Another thread for macro help!

I have a general interest in photography but have never been happy with pictures I've taken of fish tanks. Recently I've decided I'll never be happy unless I put some effort into it. :D

So, here's where I am. I have a Cannon Rebel XT with a kit lens (28-80) and another crappy no-name lens of similar focal lengths that I never use (I think it's a Sigma). To date, for macro photography in fish tanks, I've used screw-on close up filters on the kit lens. I have 1x, 2x, and 4x. No flash except the built-in one on the camera.

What I'd like is some point-blank advice on what I'm doing wrong. Do I need different equipment? Different settings? Am I just not cut out for this stuff? :D

Here are some macro shots I've taken recently. All were in an LFS that had no ambient lights (just the tank lights) which seemed to make the entire environment way too dark. The camera was on full-auto for most of these shots. I'll include my own thoughts.

This one I like:

ABC_REEFS043.jpg


Though the focus isn't very clear on the crab.

This one is OK, but clearly the white balance is WAY off, and again, focus isn't good:

ABC_REEFS088-1.jpg


Poor focus, colors washed out, bad composition:

ABC_REEFS041.jpg


Focus maybe a bit better, depth of field too small, colors accurate but not popping like they did in real life:

ABC_REEFS093.jpg


I can get very good results in bright light outdoors doing macros of bugs, flowers, etc. with the same equipment and technique, but when I point the bloody thing at a fish tank, it all goes to heck. It seemed like half the time the camera was stuck on it's biggest aperture and trying to use a really long exposure. Do I need a lens that stops down lower? Or simply a real macro lens and ditch the filters? I can't imagine a flash would help since it would just create glare on the glass, correct?

Clearly, I need to either start shooting in RAW and adjusting white balance later, or figure out how to adjust it on the camera, or both. . .

Please help me, oh gurus of the photography forum! :D
 
The idea of taking photos in aquarium is simple, but sadly - difficult to achieve.
The big issue is that you need speed and light at same time, which is expensive, more than state of the art LED lighting. :D
Also avoid using flash, because it is going to wash and change the colors.
So, to give you some advise try to follow these rules:

- open the aperture, you will need at least 2.8, but with the kit lens you can go with max of 3.5. It is generally not enough, but you can try. Have in mind the DOF.
- increase the ISO - the more, the better. Digital Rebel XT is difficult above 400, 800 i consider to be the absolute maximum. Experiment and decide for yourself.
- shoot at 90 degrees angle against the glass
- increase the speed - you will need at least 1/500 to get a good shot.
- when possible, use tripod. In my opinion is a bit useless when taking photos of a fish, but for corals and other static objects you better have one.

## [RAW DATA]
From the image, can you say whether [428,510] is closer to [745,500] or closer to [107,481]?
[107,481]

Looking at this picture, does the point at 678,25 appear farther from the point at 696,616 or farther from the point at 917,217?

## [PROBLEMS TO SOLVE]
1 - Do these statements agree with the aquarium photography thread? Answer yes or no for each, and quote the deciding words.
(a) For macro shots in fish tanks, the poster has used screw-on close-up filters in 1x, 2x and 4x strengths.
(b) The reply recommends a flash to bring out the colors.
(c) The reply says a shutter speed of at least 1/500 is needed for a good shot.
2 - Turn the paragraph of the aquarium photography thread that begins "I can get very good results" into a short bulleted list that keeps its main facts.
3 - In the aquarium photography thread, what ISO does the reply consider the absolute maximum for the Digital Rebel XT?

## [ANSWER LIST]
1 -
(a) Yes: "I've used screw-on close up filters on the kit lens. I have 1x, 2x, and 4x."
(b) No: "Also avoid using flash, because it is going to wash and change the colors."
(c) Yes: "increase the speed - you will need at least 1/500 to get a good shot."

2 -
- Outdoors in bright light, the same equipment and technique give very good macro results of bugs, flowers and the like, but pointed at a fish tank the results go bad.
- About half the time the camera seemed stuck at its biggest aperture and tried a really long exposure.
- The poster asks whether a lens that stops down lower is needed, or a real macro lens in place of the filters.
- The poster doubts a flash would help, since it would likely create glare on the glass.

3 - 800.